● Input

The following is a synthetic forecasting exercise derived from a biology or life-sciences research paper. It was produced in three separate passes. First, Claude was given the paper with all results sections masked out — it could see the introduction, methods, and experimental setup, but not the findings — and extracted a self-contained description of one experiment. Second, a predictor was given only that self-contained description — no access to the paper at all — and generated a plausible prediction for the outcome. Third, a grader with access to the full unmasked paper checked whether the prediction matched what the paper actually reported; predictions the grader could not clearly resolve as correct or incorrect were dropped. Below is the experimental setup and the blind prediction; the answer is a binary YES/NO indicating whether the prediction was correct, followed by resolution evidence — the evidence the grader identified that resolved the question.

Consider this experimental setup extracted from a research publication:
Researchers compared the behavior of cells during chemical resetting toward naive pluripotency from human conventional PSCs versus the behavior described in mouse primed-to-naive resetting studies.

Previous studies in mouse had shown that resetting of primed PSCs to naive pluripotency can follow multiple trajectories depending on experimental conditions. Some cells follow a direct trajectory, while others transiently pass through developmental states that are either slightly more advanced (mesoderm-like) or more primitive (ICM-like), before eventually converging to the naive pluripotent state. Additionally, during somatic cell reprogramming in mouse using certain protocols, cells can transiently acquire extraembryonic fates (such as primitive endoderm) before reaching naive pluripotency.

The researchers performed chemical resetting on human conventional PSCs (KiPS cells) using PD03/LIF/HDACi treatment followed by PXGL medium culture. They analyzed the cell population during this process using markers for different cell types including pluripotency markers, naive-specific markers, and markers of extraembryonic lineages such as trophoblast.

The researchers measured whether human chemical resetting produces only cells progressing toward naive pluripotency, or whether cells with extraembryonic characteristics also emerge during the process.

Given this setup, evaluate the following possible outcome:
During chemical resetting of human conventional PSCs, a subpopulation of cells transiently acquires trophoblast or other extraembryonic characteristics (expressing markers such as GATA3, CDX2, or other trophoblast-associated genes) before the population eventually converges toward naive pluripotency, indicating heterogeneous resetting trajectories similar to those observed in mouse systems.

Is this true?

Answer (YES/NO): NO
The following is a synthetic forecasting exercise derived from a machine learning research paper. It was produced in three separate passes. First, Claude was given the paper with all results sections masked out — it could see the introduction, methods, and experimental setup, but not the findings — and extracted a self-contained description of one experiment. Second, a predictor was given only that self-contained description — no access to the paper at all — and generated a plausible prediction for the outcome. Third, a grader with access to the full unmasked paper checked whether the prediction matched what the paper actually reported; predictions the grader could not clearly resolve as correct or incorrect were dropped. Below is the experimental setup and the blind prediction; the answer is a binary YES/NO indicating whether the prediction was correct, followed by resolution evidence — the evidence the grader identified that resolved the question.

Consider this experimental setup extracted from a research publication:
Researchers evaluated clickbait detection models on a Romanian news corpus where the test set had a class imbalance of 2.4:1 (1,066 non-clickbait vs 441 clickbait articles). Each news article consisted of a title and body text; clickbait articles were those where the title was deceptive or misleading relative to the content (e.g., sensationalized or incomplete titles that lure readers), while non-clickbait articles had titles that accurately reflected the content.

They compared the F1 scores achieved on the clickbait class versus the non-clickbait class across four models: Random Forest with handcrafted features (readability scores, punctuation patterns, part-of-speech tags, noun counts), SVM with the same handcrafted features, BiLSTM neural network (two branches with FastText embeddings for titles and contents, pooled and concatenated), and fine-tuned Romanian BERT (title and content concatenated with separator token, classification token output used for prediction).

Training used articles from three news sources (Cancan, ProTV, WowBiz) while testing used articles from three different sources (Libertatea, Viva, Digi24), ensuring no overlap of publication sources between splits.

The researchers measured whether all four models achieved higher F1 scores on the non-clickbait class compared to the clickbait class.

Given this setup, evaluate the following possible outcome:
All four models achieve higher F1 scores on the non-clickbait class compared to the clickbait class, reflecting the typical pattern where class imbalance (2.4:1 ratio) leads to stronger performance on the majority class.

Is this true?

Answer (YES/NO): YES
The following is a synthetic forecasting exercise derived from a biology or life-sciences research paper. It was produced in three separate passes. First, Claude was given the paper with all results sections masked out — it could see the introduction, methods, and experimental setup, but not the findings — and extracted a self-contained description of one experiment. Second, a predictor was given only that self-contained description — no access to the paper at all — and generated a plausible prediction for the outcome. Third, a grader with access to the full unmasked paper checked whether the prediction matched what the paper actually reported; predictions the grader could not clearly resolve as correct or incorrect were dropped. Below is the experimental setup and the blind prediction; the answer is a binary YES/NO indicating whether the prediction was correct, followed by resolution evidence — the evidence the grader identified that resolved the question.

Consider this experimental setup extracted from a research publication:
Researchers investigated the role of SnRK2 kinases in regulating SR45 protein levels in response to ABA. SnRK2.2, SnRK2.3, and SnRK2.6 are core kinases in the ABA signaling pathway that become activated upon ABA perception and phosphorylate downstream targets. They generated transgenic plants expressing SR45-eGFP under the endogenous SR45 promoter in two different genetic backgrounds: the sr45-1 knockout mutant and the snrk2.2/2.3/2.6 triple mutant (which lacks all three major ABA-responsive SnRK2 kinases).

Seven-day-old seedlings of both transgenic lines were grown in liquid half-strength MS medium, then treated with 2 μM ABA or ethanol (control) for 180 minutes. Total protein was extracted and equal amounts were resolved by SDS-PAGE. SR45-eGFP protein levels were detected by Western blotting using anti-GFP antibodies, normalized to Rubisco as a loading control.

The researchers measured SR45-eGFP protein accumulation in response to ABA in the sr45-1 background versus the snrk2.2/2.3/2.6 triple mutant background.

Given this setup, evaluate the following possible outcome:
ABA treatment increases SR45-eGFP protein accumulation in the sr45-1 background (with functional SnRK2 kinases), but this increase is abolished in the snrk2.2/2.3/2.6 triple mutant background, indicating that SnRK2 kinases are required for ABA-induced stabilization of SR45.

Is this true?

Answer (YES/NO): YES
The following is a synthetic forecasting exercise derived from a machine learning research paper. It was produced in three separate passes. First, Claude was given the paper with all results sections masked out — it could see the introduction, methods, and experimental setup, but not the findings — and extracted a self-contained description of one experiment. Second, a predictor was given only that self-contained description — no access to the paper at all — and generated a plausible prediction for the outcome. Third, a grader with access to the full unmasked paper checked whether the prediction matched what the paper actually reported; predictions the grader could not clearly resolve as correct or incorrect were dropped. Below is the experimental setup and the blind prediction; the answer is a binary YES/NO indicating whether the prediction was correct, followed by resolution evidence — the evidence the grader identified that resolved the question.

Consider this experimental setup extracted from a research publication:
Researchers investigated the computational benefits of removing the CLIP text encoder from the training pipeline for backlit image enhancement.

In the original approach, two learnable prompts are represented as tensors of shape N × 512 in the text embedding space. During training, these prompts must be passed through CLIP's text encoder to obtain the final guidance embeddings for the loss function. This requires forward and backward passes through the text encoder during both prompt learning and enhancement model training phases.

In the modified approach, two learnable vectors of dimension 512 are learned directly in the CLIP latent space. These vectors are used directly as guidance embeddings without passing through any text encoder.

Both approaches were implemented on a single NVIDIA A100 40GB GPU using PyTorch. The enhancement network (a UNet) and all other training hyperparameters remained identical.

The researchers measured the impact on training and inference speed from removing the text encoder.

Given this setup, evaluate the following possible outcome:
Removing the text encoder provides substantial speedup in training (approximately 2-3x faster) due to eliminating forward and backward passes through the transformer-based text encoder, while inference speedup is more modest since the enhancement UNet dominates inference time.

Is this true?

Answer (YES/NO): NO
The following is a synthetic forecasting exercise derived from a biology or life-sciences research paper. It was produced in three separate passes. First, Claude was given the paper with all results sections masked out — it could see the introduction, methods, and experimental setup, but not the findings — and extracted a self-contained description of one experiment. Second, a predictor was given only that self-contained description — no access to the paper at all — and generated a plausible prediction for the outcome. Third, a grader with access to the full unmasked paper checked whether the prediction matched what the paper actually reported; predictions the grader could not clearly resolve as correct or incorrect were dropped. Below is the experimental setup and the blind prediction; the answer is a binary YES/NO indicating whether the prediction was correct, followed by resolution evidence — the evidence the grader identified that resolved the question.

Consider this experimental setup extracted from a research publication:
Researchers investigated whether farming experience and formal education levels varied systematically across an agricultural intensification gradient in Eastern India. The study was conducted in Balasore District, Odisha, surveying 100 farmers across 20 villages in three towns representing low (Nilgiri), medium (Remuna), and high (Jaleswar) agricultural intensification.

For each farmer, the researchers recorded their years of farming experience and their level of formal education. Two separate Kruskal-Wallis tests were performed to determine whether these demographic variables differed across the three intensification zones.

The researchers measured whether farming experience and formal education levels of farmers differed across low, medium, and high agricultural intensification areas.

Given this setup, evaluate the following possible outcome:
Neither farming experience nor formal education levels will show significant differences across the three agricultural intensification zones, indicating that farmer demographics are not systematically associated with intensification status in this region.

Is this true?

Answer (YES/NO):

● Exercise requirements
Please copy only the lines between the first line of the entries and the line with "Researchers compared the", keeping those two end lines as well, exactly as written.

● Exercise result
The following is a synthetic forecasting exercise derived from a biology or life-sciences research paper. It was produced in three separate passes. First, Claude was given the paper with all results sections masked out — it could see the introduction, methods, and experimental setup, but not the findings — and extracted a self-contained description of one experiment. Second, a predictor was given only that self-contained description — no access to the paper at all — and generated a plausible prediction for the outcome. Third, a grader with access to the full unmasked paper checked whether the prediction matched what the paper actually reported; predictions the grader could not clearly resolve as correct or incorrect were dropped. Below is the experimental setup and the blind prediction; the answer is a binary YES/NO indicating whether the prediction was correct, followed by resolution evidence — the evidence the grader identified that resolved the question.

Consider this experimental setup extracted from a research publication:
Researchers compared the behavior of cells during chemical resetting toward naive pluripotency from human conventional PSCs versus the behavior described in mouse primed-to-naive resetting studies.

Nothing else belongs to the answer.